OK I guess there’s a few directions this thread could take.
If similar methods were used in other states would it change the outcome of the election?
What is the proper way to handle the two extra EV (representing the Senators) if you want a state to be truly proportional?
Is proportional apportionment in whatever form a good idea in determining electors?
Is proportional apportionment more appropriate for the large states and winner-take-all appropriate for small states?

So I’ll just throw all of this out there and see where the thread goes.
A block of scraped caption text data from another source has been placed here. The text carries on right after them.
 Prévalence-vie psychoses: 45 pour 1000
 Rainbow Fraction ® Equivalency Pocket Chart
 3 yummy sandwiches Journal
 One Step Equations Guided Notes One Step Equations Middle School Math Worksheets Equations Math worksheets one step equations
That seems fair to me. The number of Electors each state gets is equal to its representation in Congress. Maine has 2 Representatives and 2 Senators. So they give 1 EV to whichever candidate wins each of it’s 2 Congressional Districts, and the 2 EVs that ‘represent’ their Senators go to whichever candidate ‘wins the State’.
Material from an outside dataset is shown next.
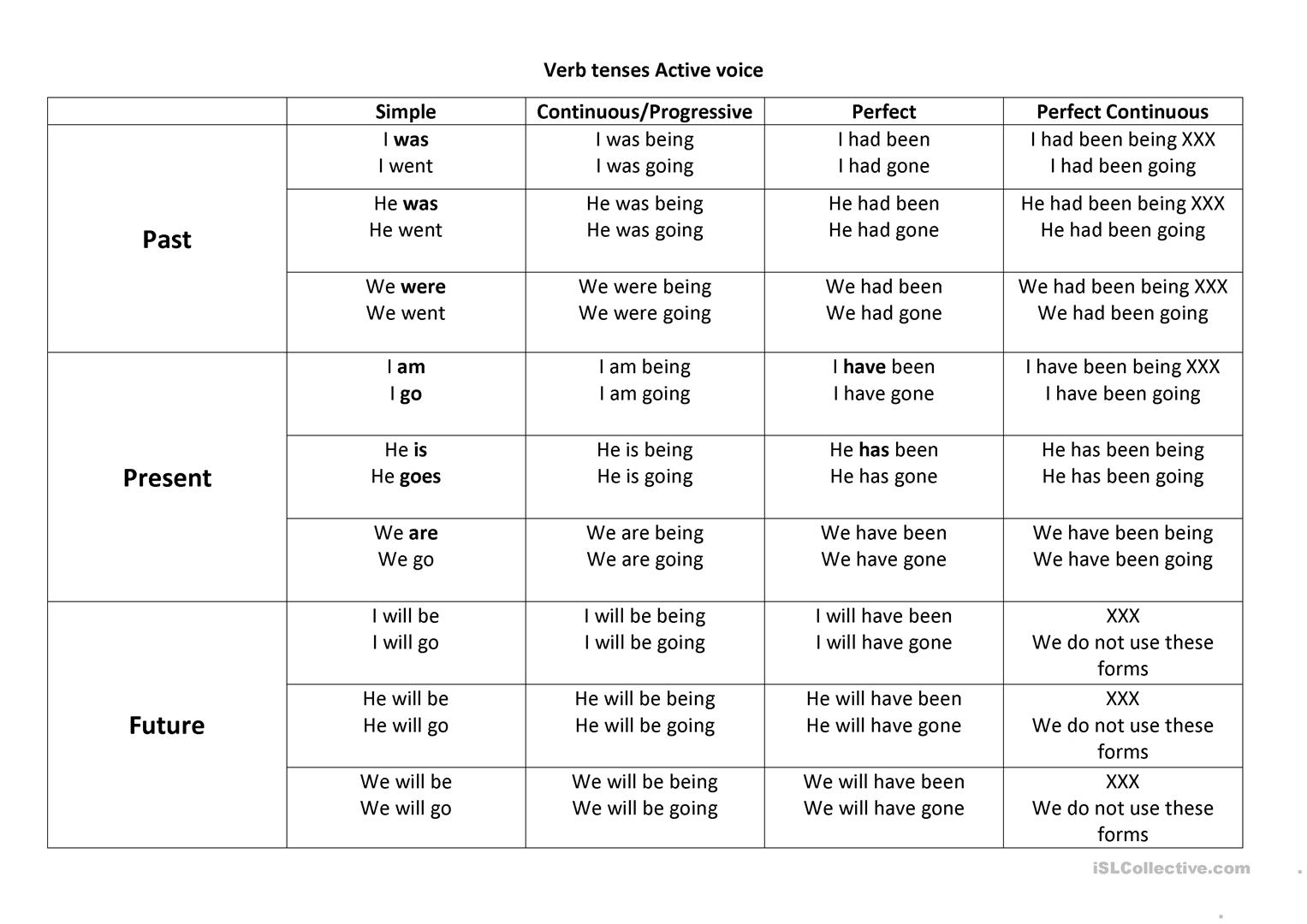 Active Tenses Table Worksheet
To do it properly, you’d need to know the outcome of the election in each of California’s 53 Congressional districts, which I’m not able to find online. If we just take the percentages of the total popular vote and divide them into 53, we get

Obaba - 31.32
Romney - 20.46
Johnson - 0.53

Rounding gives us a 31/20/1 split, which leaves us one Elector short dues to rounding. But I doubt that Johnson actually won the vote in any single district, so he shouldn’t get an Elector anyway.

And since Obama won the statewide popular vote, he should get the 2 EVs from the Senate seats.

So let’s call it

Obama - 33
Romney - 22

But that still may not be correct. If you look at county-by-county numbers, Romney won 30 of 58 counties. So it’s quite possible that he could have won more Districts than Obama as well. If County voting were proportional to Congressional district voting (which may or may not be the case), you could have had Romney winning 27 EVs and Obama 28 (after giving the 2 ‘extra’ EVs to Obama).

The ‘problem’ is that we don’t have a National Election in November; we have a whole bunch of State Elections. So each State is free to decide how they want to select Electors. As we can see, different methods of counting the same votes in California can range from a 55-0 EV split down to a 28-27 split. And the only way that there will ever be a chance for a viable Third party candidate (if that’s of any importance to you) is if you allot EVs strictly on the basis of percentage of total popular vote.

I think that proportional allotment across the board would absolutely change the numbers in the election, though I’m not sure if it would necessarily change the outcome.

The actual EV count (awarding Florida to Obama at this point) is:

Obama - 332 (61.7%)
Romney - 206 (38.3%)

If you split all of the electors by the popular vote in each state, you get:

Obama - 282 (52.4%)
Romney - 256 (47.6%)

And if you split each state’s ‘Congressional’ EVs by popular vote and award the ‘Senatorial’ EVs to the overall winner of the state, you get:

Obama - 290 (53.9%)
Romney - 248 (46.1%)

I suspect that if you awarded the ‘Congressional’ EVs to the candidate that won each of the Congressional Districts, the numbers would still be similar, but it would be an interesting experiment if someone has the actual numbers.

The Nationwide popular vote breaks down as:

Obama - 50.6%
Romney - 48.3%
Johnson - 1.3%
Personally, I think that if you’re going to make a change to the process, you might as well simply do away with the Electoral college altogether and decide the President by popular vote.

And I don’t think you’re going to - Contra Costa County (in the eastern San Francisco Bay area) contains parts of four Congressional districts, but the only totals they report are county-wide. Even if you knew which precincts were in which districts, they’re not broken down by precinct.

Is it even fair to apportion by congressional district? They are gerrymandered to give predetermined Dem/Pub outcomes in congressional races so I think that would skew the EV breakdown as opposed to a straight percentage apprtionment (Webster, Hamilton-Hill, etc.)

Which means Obama still wins regardless of Florida.

Yes, I saw it pointed out on Twitter that if Pennsylvania had adopted the Congressional district method supported by state Republicans, Romney would have received 12 electoral votes from Pennsylvania and Obama would have received 7. Obama won Pennsylvania by a margin of about 52% to 47%.